A long stretch in the middle part of the film shows this
modern Robinson Crusoe adapting himself to the needs of
physical survival which, once attained, allows him to turn to
his spiritual side or, to put simply, to find a way to keep his
sanity with no one but a volleyball which he appropriately
names Wilson to hear his conversation. Four years later--
that's four YEARS later--he returns to his Memphis home
amazed at the ease with which he could pick up food on a
buffet groaning board and create a flame at the flick of a
switch. For some moments we wonder whether Chuck has
fallen in love with the extreme hardships he had to face and
is ready, like Werner Herzog's Kasper Hauser, to return to
the primitive life on his massive Walden Pond. Reappearing
to his girl friend who had given him up for dead years earlier,
Chuck arrives at a literal and metaphoric crossroads. He is
ready to begin life anew.
It would not be a great leap to look at "Cast Away" as not
only a contemporary "Robinson Crusoe" or even "Everyman"

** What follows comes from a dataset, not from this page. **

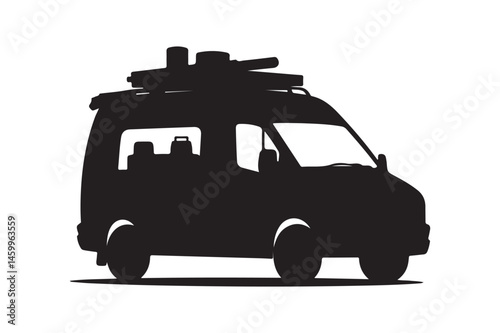 Camper Van with Roof Luggage and Gear Isolated on White Background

tale but as a speedup account of the world at the time of the
Flintstones. Arriving on a island seemingly bare of birds,
insects, or tools, Chuck learns how to make a primitive knife
out of a couple of stones and how to get milk and meat from
some coconuts that do everything in their power to resist his
desire to crack them open. Equipped at least with the
teaching of civilization unknown to prehistoric man, he does
not take long in discovering how to light a fire without
matches and keep it burning; how to vary his coconut diet
with crustaceans and the fruits of the sea; how to built a raft
that might keep him moving toward civilization despite the
resistance of nature; even how to invent art to keep him
occupied when the bare essentials of survival are guaranteed
(he paints a face on the volleyball with his own blood).
Primitive man creates art.
If Ed Harris gained 30 or 40 pounds for his role as the
disspated title character in the movie "Pollock," then Tom
Hanks had the more difficult role of losing 55 pounds over the
sixteen months' period that Zemeckis gave him while that
director proceeded to make another film in the interim. When
you gaze at this legendary actor looking trim and fit--
presumably the result of keeping as active as a cave dweller
hunting for food and having no pies, cakes or even bagels to
help develop a spare tire--you may wonder as well whether
you should forget about Club Med this year and go on your
own to one of the few pieces of land in the world not already
developed by Marriott or Hilton or Intercontinental. Critic Rex
Reed, in a love-letter of a review, stated that he spent part of
the picture crying, the other part shutting his eyes from the
impact of Noland's journey. While I had to look away only
when Noland proceeded to knock out an infected tooth with
the use of a stone and the blades of an ice skate that
washed ashore in a FedEx package, I'd have to admit that
while Zemeckis' picture stretches the narrative form to its limit
given the long period that Hanks performs monologues to his
volleyball, the nearly two and one-half hours went by in a
flash. "What's beautiful about the world is the world itself,"
said a grandmother in a greeting card to a young member of
her family. Paradoxically the beauty of nature captured in
this unusual and remarkable film is the very power that can
kill or at the very least drive one insane.